- Born: Christine Hammond November 25, 1956 (age 69) England, United Kingdom
- Genres: Rock, pop
- Occupations: Singer, musician
- Years active: 1970s–present

= Chrissie Hammond =

English singer and musician

Chrissie Hammond (born 1956) is an English singer and musician, best known as one half of the rock duo Cheetah (band), which she formed with her sister Lyndsay Hammond, and as a long-time vocalist with keyboardist Rick Wakeman. She was also an early member of the soft rock band Air Supply.

== Early life ==
Hammond was born in England in 1956 and later moved to Australia. Details of her early musical influences are limited in published sources, but she began performing in musical theatre during the 1970s.

== Career ==

=== Early career ===
Hammond first came to prominence in 1975 when she performed as Mary Magdalene in the Australian production of Jesus Christ Superstar.

In 1976, she co-founded Air Supply with Russell Hitchcock and Graham Russell, singing on the group’s first single "Love and Other Bruises" before leaving to pursue other projects.

=== Cheetah ===
In 1976, Chrissie and her sister Lyndsay formed the rock duo Cheetah (band).

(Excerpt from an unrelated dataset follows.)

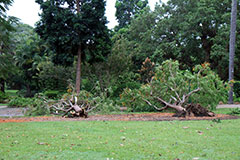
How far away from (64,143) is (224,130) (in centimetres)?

The group signed with Albert Productions and had several singles, including a Top Ten hit in Australia with "Walking in the Rain" (1978). They toured widely, supporting acts such as U2, Neil Young, and Jackson Browne, and performed at major festivals including the Reading Festival in 1982. Cheetah disbanded in 1984 but briefly reunited in 2006 for a European tour.

=== Work with Rick Wakeman ===
Following Cheetah’s split, Hammond became a regular vocalist with keyboardist Rick Wakeman, appearing on more than a dozen of his albums from the mid-1980s onwards.

=== Later work ===
Hammond has continued to perform both solo and in collaborations. She has made television and stage appearances, and has been interviewed reflecting on her career and experiences in the Australian and British music industries.

== Discography ==

=== With Cheetah ===
- Rock and Roll Women (1982, Albert Productions)
- Singles include "Walking in the Rain" (1978) – AUS #10

=== With Air Supply ===
- Contributed vocals on early Air Supply material, including the 1976 single "Love and Other Bruises".

=== With Rick Wakeman ===
- Featured vocalist on albums including Live at Hammersmith (1985), Time Machine (1988), and others.